[PASSAGE TO READ]

1. Apathy:
A just don't-give-a-damn attitude on the part of the salesperson
or an impression conveyed to the customer in terms of "Do I look like I
give a damn?". Some people get this way when they get bored with their
jobs and nobody is reminding them that their job priority is to serve their customers.
2.
Brush-Off: Trying to get rid of the customer by either "passing the buck" or brushing-off his or her need
or problem; trying to "slam-dunk" the customer with some standard
procedure that doesn't solve the problem but lets the service person off the
hook for doing anything special.
3.
Coldness: A kind of chilly hostility, curtness, unfriendliness,
inconsiderateness, or impatience with the customer that says, "You're a
nuisance; please go away." It is amazing to find that so many restaurants
carefully select the most moody, depressed, hostile person they can find for
the hostess-cashier job, making sure the customer's first and last moments of
truth are good ones.
4.
Condescension: Treating the customer with a patronizing
attitude, such as many health-care people do. They call the doctor "Doctor
Jones," but they call you by your first name and talk to you like you're
four years old.
5.
Robotism: "Thank-you-have-a-nice-day-NEXT." The fully mechanized
worker puts every customer through the same program with the same standard
motion and slogans, and with no trace of warmth or individuality. A variant of
this is the smiling robot who gives a permanent "star" smile, but you
can tell nobody's home upstairs.

[WHAT THIS EXERCISE ASKS]
(a) Transcribe the section of the customer service passage that opens with the words containing "Condescension: Treating the" and closes with "nobody's home upstairs.".
(b) Pick up the customer service passage after its last sentence and keep writing it.

[LISTING]
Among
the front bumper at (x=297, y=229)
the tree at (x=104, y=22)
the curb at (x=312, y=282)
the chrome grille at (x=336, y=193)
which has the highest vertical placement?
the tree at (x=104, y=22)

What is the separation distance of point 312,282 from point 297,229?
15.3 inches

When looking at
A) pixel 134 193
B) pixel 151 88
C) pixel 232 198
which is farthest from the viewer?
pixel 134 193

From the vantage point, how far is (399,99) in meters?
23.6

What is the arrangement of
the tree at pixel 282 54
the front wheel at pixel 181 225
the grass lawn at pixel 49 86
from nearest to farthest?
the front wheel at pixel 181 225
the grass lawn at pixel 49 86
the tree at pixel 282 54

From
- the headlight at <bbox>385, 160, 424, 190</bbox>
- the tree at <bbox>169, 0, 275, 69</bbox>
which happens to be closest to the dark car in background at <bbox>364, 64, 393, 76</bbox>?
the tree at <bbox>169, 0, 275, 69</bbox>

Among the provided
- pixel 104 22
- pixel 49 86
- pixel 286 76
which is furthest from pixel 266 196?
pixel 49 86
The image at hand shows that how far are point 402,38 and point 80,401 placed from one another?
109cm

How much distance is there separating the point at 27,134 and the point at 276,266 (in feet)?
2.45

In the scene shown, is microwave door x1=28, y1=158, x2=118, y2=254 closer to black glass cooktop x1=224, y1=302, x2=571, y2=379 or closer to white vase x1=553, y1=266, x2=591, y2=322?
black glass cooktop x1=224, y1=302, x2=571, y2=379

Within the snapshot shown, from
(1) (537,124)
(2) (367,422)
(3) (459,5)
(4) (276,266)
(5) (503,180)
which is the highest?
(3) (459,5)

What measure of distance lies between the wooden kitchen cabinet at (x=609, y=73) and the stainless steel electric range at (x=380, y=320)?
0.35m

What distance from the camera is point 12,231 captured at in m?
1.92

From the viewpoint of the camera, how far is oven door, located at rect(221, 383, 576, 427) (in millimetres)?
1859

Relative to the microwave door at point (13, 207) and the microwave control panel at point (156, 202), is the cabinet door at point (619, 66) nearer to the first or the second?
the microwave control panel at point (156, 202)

[RESPONSES TO THE EXERCISE]
(a)
Condescension: Treating the customer with a patronizing
attitude, such as many health-care people do. They call the doctor "Doctor
Jones," but they call you by your first name and talk to you like you're
four years old.
5.
Robotism: "Thank-you-have-a-nice-day-NEXT." The fully mechanized
worker puts every customer through the same program with the same standard
motion and slogans, and with no trace of warmth or individuality. A variant of
this is the smiling robot who gives a permanent "star" smile, but you
can tell nobody's home upstairs.

(b)
6. Rule
Book: Putting the organizational rules above customer satisfaction,
with no discretion on the part of the service person to make exceptions or use
common sense. Our banks and government departments are famous for this; they usually do everything possible to
eliminate all traces of human thought and judgement, with the result that no
one is authorized to think. Any customer problem with more than one moving part
confounds their system.
7.
Runaround: "Sorry, you'll have to call (see) so-and-so. We don't handle
that here. "Telkom" people have made this into an art; the one operator tells you to go the the Telkom store, the Telkom store tells you to log a call, the call agent tells you to.... and so the viscous circle continues.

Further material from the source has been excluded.